Die einzige TV-Konfrontation am vergangenen Donnerstag lieferte wenig Entscheidungshilfe. Wer erwartete, dass die in Sachfragen wenig sattelfeste Außenministerin straucheln würde, wurde enttäuscht. Sie verwies auf ihre außenpolitische Erfahrung und wollte den Eindruck vermitteln, sie habe die Periode der Eiszeit zwischen den EU-Staaten und der Koalitionsregierung mit der FPÖ im Alleingang durch beharrliches Lächeln weggeschmolzen.

Fischer konterte gegen den Vorwurf seiner Komplizenschaft mit den unfreundlichen Nachbarn, das Tauwetter habe nach seinem Besuch beim portugiesischen Präsidenten eingesetzt. Weiteren Diskussionen mit Fischer wich Ferrero-Waldner aus.

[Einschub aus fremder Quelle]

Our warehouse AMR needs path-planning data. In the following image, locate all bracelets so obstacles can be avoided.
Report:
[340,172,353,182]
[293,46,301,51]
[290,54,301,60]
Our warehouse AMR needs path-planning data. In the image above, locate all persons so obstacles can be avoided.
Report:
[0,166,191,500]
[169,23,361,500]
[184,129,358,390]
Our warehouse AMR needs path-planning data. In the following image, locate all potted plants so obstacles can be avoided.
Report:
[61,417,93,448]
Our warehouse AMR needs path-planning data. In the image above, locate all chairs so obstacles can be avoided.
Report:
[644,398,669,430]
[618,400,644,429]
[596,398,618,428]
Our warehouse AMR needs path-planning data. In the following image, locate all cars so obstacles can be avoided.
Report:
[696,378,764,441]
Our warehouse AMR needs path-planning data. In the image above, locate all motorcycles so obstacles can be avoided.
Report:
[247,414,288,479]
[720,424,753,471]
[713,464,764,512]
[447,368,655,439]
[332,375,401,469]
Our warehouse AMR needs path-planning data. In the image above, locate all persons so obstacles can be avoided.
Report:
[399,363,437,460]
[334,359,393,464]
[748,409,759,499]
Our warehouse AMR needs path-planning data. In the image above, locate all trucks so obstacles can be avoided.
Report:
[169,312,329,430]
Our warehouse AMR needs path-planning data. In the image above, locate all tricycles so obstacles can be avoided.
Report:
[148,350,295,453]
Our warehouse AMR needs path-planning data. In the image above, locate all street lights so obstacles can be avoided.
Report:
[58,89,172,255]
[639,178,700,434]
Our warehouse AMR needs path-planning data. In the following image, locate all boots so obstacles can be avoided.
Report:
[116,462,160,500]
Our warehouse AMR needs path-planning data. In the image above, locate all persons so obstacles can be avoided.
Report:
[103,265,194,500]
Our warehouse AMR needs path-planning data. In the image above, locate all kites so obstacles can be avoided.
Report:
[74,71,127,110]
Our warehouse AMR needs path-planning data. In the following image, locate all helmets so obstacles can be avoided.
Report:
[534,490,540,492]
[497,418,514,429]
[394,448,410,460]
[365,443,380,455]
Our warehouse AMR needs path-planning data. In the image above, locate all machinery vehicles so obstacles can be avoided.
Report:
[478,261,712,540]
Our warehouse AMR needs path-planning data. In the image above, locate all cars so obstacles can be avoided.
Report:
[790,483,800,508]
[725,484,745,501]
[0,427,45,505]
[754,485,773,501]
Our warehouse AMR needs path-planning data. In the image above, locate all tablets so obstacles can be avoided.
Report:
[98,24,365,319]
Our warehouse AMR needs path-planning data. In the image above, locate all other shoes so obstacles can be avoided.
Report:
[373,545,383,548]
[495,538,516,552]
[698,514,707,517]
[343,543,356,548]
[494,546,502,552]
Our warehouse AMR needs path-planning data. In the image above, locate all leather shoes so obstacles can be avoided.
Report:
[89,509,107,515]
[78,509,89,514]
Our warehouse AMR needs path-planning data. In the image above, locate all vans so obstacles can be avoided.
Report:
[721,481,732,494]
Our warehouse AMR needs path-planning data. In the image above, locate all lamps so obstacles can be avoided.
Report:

In einem ereignislosen und an inhaltlichen Debatten armen Wahlkampf werden Fragen wie die des Geschlechts in den Vordergrund gespielt – vor allem von der ÖVP. Vertreterinnen der Frauenbewegung und Politveteraninnen engagieren sich aber mehrheitlich für Heinz Fischer. Dieser kann in der Frauen-Förderung viel Konkreteres vorweisen, als seine Rivalin. Ferrero-Waldner kommt schnell in Verlegenheit, wenn ihre Verdienste um die Sache der Frau ins Spiel kommen. Unter ihr gibt es trotz qualifizierter Kandidatinnen keine Abteilungsleiterin. Pikant auch die Homepage des Leiters von Ferreros Jugendkampagne „Benita 4 president“. Dort wird mit schlüpfrigen Blondinenwitzen Frohsinn verbreitet.